Hendricks County Flyer, Avon, IN

June 22, 2012

Brownsburg AD retires

By Justin Whitaker

— Brownsburg High School Athletics Director Greg Hill announced his retirement via email Thursday.

Hill, a 1970 graduate of BHS himself, had held the position since August 1999. He said he had thoroughly enjoyed his 12 years in the position.

“I had a great run, enjoyed every minute of it, and I’m going to miss it,” Hill said.

A trip with his wife as she filled out retirement paperwork last Monday helped Hill determine that maybe it was his time to hang it up too. He said he had been thinking about retirement over the last couple of months with the principal and superintendant and came up with a conclusion.

“I don’t know how much longer, I feel like I could go longer,” Hill said. “But maybe it’s better to go when you feel like you could go an even longer period of time, than it is to stay too long.”

Leaving on his own terms is the way Hill likes it, as he prepares to welcome the next athletics director.

“We’ll get somebody in here with some fresh ideas and some new enthusiasm,” Hill said. “Whoever they get, they won’t love the Bulldogs any more than I do.”

Brownsburg has won four IHSAA state championships during its school history with half of the titles coming during Hill’s tenure.

 The final moments of the 2008 boys’ basketball state championship game when Gordon Hayward hit a layup at the buzzer for the dramatic 40-39 victory over Marion sticks out for Hill.

“I thought we had it won,” he said. “I thought we lost it and then we won it all in a brief period of time. That will never be forgotten.”

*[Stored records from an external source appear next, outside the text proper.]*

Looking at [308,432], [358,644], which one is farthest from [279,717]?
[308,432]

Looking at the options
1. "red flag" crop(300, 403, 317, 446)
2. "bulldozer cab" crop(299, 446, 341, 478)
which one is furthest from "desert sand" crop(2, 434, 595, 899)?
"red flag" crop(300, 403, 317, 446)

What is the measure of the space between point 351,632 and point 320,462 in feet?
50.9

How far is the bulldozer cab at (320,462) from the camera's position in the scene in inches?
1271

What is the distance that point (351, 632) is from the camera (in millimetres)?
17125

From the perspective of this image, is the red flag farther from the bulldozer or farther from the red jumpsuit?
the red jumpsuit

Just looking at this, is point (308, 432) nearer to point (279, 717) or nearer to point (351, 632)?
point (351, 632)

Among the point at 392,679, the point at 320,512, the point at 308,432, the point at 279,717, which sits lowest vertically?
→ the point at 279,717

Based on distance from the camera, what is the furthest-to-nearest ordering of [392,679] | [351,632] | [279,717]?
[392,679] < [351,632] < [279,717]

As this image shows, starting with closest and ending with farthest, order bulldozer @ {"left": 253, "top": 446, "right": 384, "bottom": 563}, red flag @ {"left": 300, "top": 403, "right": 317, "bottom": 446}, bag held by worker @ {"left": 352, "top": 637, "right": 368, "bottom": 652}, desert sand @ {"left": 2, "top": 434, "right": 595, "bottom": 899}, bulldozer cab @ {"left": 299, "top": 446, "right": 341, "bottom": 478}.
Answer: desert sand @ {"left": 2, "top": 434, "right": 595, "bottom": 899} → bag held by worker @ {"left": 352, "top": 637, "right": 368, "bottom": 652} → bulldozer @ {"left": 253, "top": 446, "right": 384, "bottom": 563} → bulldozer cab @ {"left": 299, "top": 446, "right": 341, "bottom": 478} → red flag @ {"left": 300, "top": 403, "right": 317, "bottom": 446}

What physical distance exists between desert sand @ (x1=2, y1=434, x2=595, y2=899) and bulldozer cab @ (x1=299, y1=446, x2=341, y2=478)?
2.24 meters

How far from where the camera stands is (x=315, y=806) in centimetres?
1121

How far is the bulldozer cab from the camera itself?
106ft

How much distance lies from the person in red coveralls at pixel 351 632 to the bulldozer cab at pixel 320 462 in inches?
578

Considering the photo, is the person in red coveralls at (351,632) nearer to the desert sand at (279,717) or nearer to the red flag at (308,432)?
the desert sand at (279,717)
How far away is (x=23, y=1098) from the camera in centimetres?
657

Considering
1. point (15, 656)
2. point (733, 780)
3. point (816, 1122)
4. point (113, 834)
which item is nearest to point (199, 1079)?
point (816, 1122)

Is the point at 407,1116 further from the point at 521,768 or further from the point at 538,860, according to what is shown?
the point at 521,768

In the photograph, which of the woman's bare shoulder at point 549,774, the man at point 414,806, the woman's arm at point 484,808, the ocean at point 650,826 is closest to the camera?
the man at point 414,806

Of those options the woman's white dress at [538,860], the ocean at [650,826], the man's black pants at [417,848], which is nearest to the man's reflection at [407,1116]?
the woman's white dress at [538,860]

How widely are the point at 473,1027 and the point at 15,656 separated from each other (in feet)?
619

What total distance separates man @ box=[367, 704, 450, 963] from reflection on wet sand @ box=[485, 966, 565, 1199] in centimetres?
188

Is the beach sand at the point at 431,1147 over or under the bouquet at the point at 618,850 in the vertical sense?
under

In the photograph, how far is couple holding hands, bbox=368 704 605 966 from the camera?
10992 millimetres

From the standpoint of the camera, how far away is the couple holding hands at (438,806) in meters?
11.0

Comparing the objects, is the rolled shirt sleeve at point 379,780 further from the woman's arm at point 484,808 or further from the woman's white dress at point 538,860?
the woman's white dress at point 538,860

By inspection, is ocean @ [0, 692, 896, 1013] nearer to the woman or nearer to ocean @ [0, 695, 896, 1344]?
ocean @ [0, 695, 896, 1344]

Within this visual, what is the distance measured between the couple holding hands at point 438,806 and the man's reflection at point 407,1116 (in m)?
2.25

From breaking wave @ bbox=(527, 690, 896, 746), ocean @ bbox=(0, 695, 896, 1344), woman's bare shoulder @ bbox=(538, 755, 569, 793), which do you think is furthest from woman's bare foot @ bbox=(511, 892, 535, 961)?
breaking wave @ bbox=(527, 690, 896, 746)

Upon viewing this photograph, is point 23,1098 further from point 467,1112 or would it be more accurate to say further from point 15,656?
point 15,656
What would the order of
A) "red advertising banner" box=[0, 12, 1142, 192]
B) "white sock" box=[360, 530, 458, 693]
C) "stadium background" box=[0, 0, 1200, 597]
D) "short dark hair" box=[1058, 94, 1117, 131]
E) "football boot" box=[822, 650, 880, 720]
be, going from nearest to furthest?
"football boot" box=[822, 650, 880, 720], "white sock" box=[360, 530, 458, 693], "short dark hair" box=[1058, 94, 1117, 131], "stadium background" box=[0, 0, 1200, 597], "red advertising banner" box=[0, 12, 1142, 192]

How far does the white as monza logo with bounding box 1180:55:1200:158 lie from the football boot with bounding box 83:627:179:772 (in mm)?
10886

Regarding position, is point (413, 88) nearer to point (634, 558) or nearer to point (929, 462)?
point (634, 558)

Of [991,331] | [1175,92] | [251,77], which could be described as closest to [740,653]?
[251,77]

The 35-0 record and state championship of the 2005 baseball team is another highlight for Hill. And it was a comment made by a fan in the parking lot after the Bulldogs beat Evansville North 6-4 at Loeb Stadium in Lafayette that really stuck with Hill.

“Some fan came up to me, not a Brownsburg fan, just someone just there to watch baseball and he said, ‘You guys were lucky to win that one.’ Because we had made a couple errors in the seventh inning to tighten it up a little bit,” Hill said. “I turned around and looked at him and said, ‘When you’re 35-0, it isn’t luck. You’re pretty good.’”

The talent crop during Hill’s tenure at Brownsburg has been exceptional with eventual athletes in the MLB, NBA, and MLS all in school at the same time.

 “It’s kind of hard to believe that at one point in the school building we had Lance Lynn, Drew Storen, Hayward, and Chris Estridge,” Hill said.

A conversation with parents had to change over the years with the success of the student athletes.

“I usually started the conversation with ‘Your kids need to enjoy this high school experience, they are not going to make a living at this’ and I have had to modify my parent speech a little bit so that they understand that it is possible,” Hill said. “It is still more likely that they are just going to be a high school player. But there is still a chance that they can play at the college level.”

With close to 200 former Bulldogs continuing their athletic careers in college, Hill has enjoyed seeing that progression.

“That’s different than when I first came and it’s certainly different than it was for Brownsburg 15 or 20 years ago or back in the dark ages when I graduated from Brownsburg back in 1970,” Hill said.

The high school athletes who go to college without playing sports and become doctors, dentists, ministers, business executives, and so forth are an important part of the process for Hill.

“I get as much enjoyment when we have a kid graduate from college who was a high school athlete that goes on to be a professional in another industry,” he said. “Those kids will tell you that things they learned playing high school sports helped give them the drive and confidence to succeed in other areas.”

As Hill heads into retirement, he said he would still be around at the games and just had one wish.

“They better let me in the games for free,” he joked.